Médias et Intelligence artificielle : le RENAJI trace la voie d’un journalisme responsable au Gabon

Libreville va vibré, du 18 au 20 février 2026, au rythme d’une initiative majeure pour l’avenir du journalisme gabonais. Le Réseau National des Journalistes Indépendants (RENAJI) a, une fois de plus, frappé fort en réunissant dans la capitale des professionnels des médias venus des neuf provinces du Gabon. Cette formation de haut niveau, organisée en partenariat avec le Conseil International de l’Intelligence Artificielle (CONIIA), s’est articulée autour d’un thème au cœur des mutations contemporaines : « Éthique, innovation et responsabilité éditoriale ».

À l’heure où l’intelligence artificielle s’impose progressivement dans les rédactions du monde entier, cette initiative vise à outiller les journalistes face à un bouleversement technologique aussi prometteur que sensible. Dès la première journée, les échanges ont mis en lumière les multiples opportunités qu’offre l’IA : automatisation de certaines tâches rédactionnelles, vérification rapide des faits, analyse de données massives, génération de contenus multimédias ou encore optimisation de la diffusion de l’information. Autant de leviers susceptibles de renforcer l’efficacité des rédactions, tout en libérant du temps pour l’enquête et l’analyse de fond.

Mais l’enthousiasme n’a jamais éclipsé la vigilance. Les participants ont également été sensibilisés aux risques majeurs liés à une utilisation non encadrée de ces technologies : propagation de fausses informations, manipulation d’images et de vidéos, atteinte à la crédibilité des médias, ou encore dépendance excessive à des outils automatisés dont les logiques internes échappent parfois aux utilisateurs.
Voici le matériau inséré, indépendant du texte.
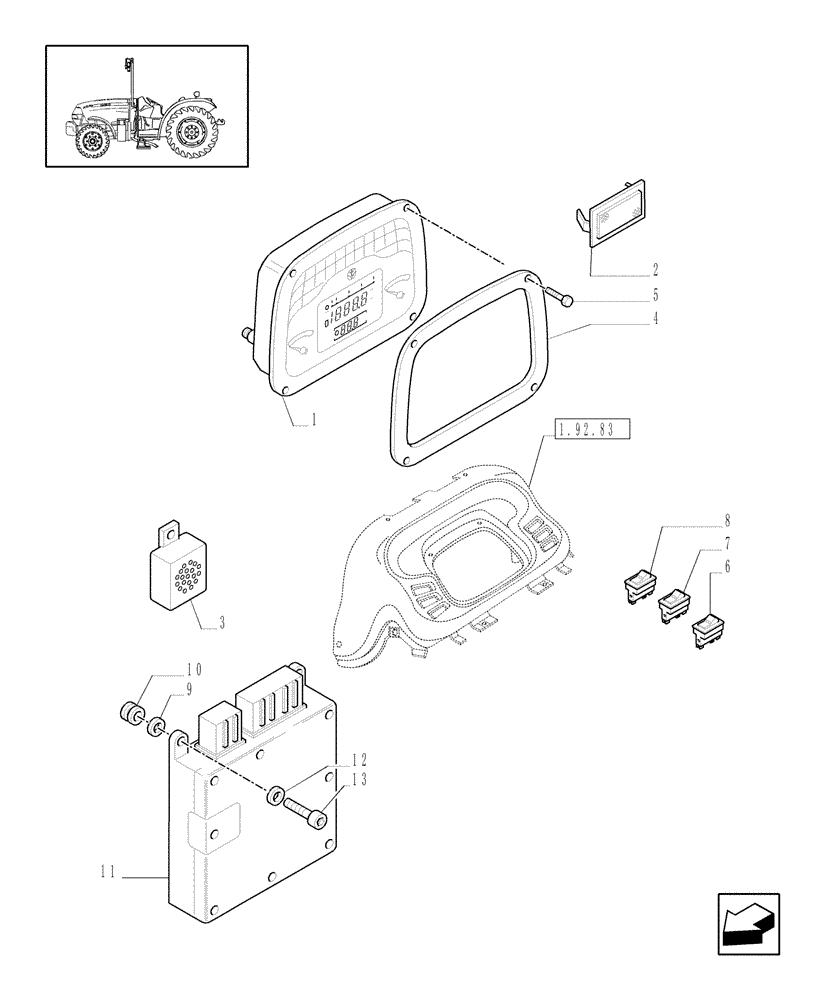 2
5
4
1
1.92.83
8
7
6
3
10
9
12
13
11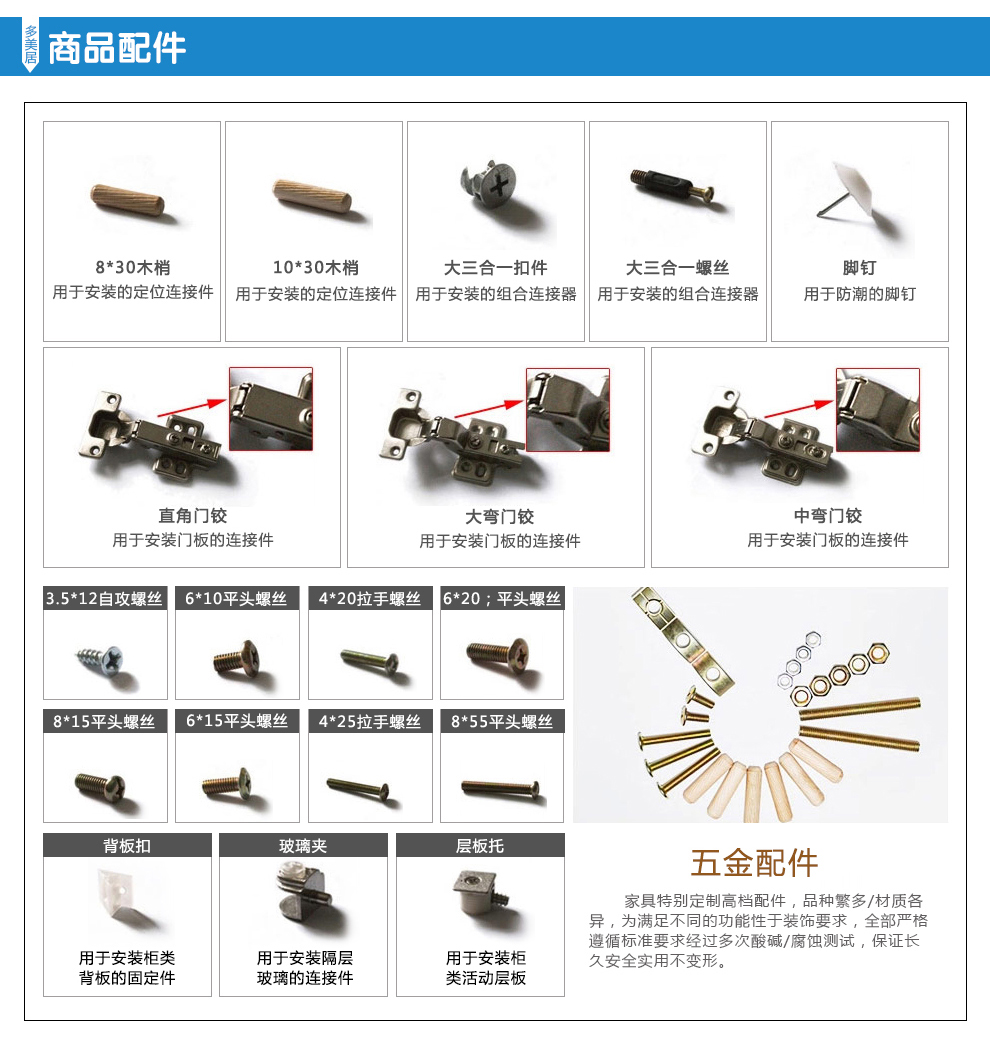 多美居 商品配件

8*30木梢
用于安装的定位连接件

10*30木梢
用于安装的定位连接件

大三合一扣件
用于安装的组合连接器

大三合一螺丝
用于安装的组合连接器

脚钉
用于防潮的脚钉

直角门铰
用于安装门板的连接件

大弯门铰
用于安装门板的连接件

中弯门铰
用于安装门板的连接件

3.5*12自攻螺丝

6*10平头螺丝

4*20拉手螺丝

6*20；平头螺丝

8*15平头螺丝

6*15平头螺丝

4*25拉手螺丝

8*55平头螺丝

背板扣
用于安装柜类背板的固定件

玻璃夹
用于安装隔层玻璃的连接件

层板托
用于安装柜类活动层板

五金配件

家具特别定制高档配件，品种繁多/材质各异，为满足不同的功能性于装饰要求，全部严格遵循标准要求经过多次酸碱/腐蚀测试，保证长久安全实用不变形。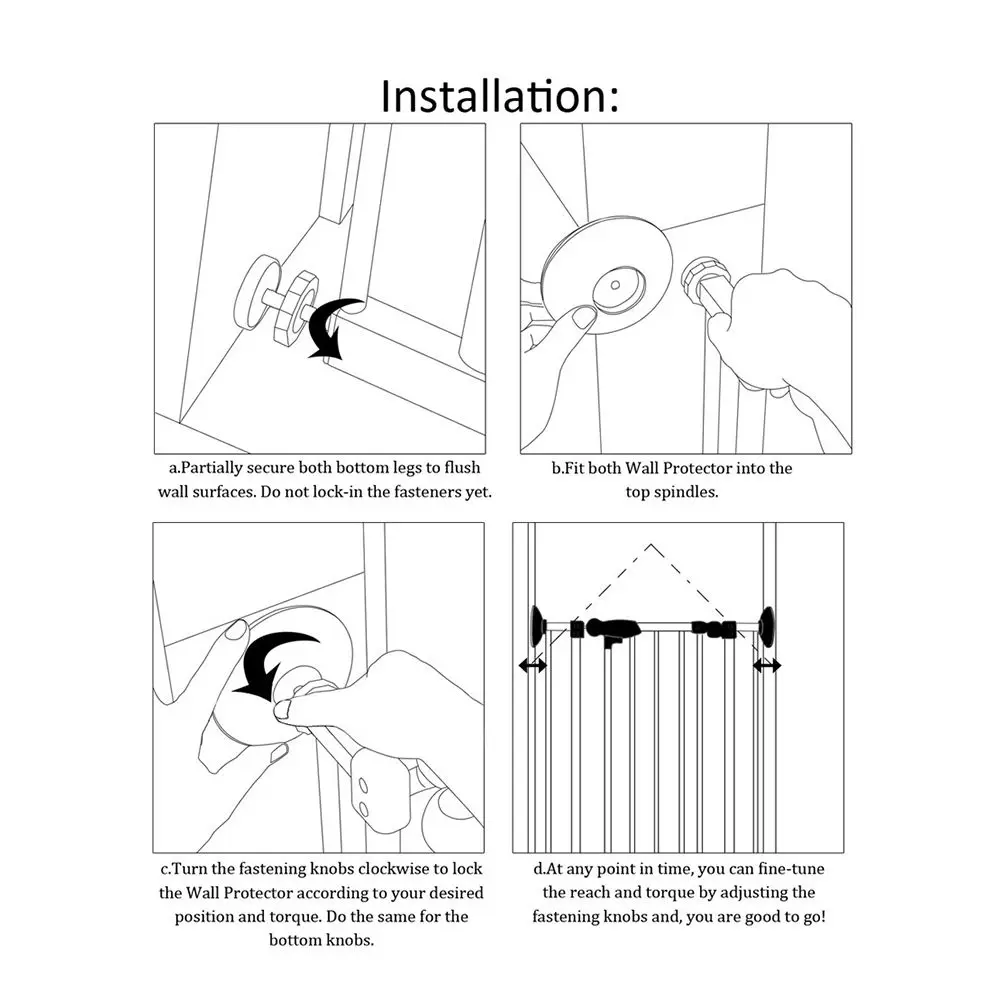 Installation:

a.Partially secure both bottom legs to flush wall surfaces. Do not lock-in the fasteners yet.

b.Fit both Wall Protector into the top spindles.

c.Turn the fastening knobs clockwise to lock the Wall Protector according to your desired position and torque. Do the same for the bottom knobs.

d.At any point in time, you can fine-tune the reach and torque by adjusting the fastening knobs and, you are good to go!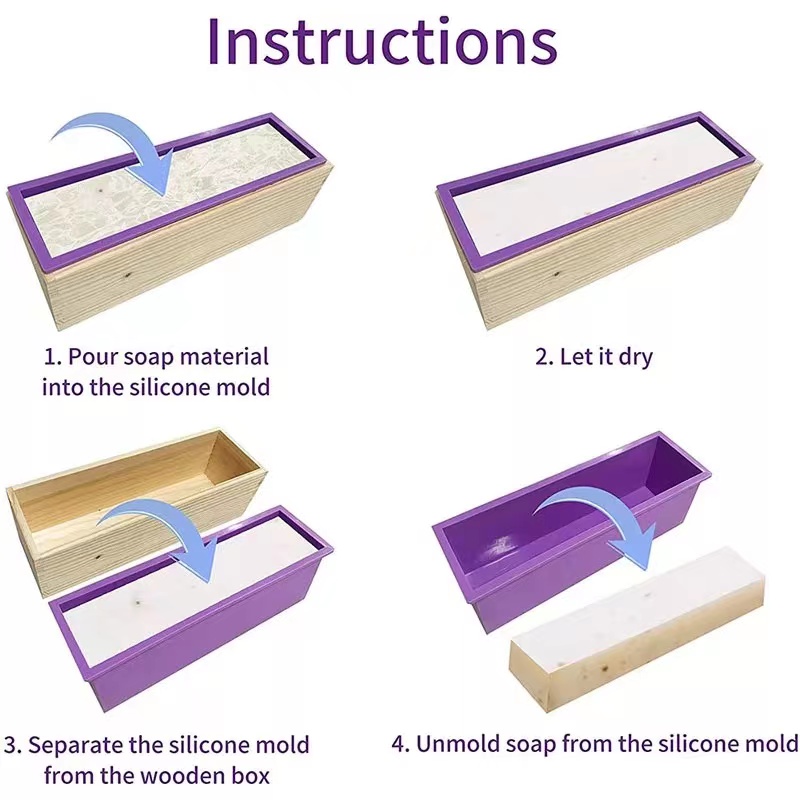 Instructions

1. Pour soap material into the silicone mold

2. Let it dry

3. Separate the silicone mold from the wooden box

4. Unmold soap from the silicone mold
Formateur du CONIIA, Jérôme Ribeiro a insisté sur un point essentiel : la nécessité, pour les journalistes, de comprendre les mécanismes de fonctionnement de l’intelligence artificielle avant de l’intégrer à leurs pratiques professionnelles. Comparant cette révolution à l’avènement d’Internet dans les rédactions, il a souligné qu’elle exige rigueur, formation continue et esprit critique. « L’intelligence artificielle ne doit pas remplacer le journaliste, mais renforcer sa capacité d’analyse et son sens critique », a-t-il martelé, invitant les participants à considérer l’IA comme un outil d’appui à l’enquête, et non comme un substitut au travail journalistique.

La question éthique a constitué l’un des axes majeurs de cette rencontre. Vérification systématique des contenus générés par l’IA, transparence sur l’usage d’outils automatisés, protection des données personnelles, préservation de l’indépendance éditoriale face aux algorithmes : autant de principes rappelés avec force. Les débats ont également porté sur les biais algorithmiques et leurs impacts potentiels sur le traitement de l’information, notamment dans des contextes politiques et sociaux sensibles.

Pour le président du RENAJI, Aimé Serge Boulingui, cette formation s’inscrit dans une vision claire : « L’intelligence artificielle est un outil d’appui. Elle ne remplace ni l’éthique ni le jugement du journaliste. Notre responsabilité demeure humaine ». À travers cette initiative, le RENAJI entend accompagner la mutation numérique du paysage médiatique national, tout en plaçant l’humain, l’éthique et la responsabilité au cœur de l’innovation.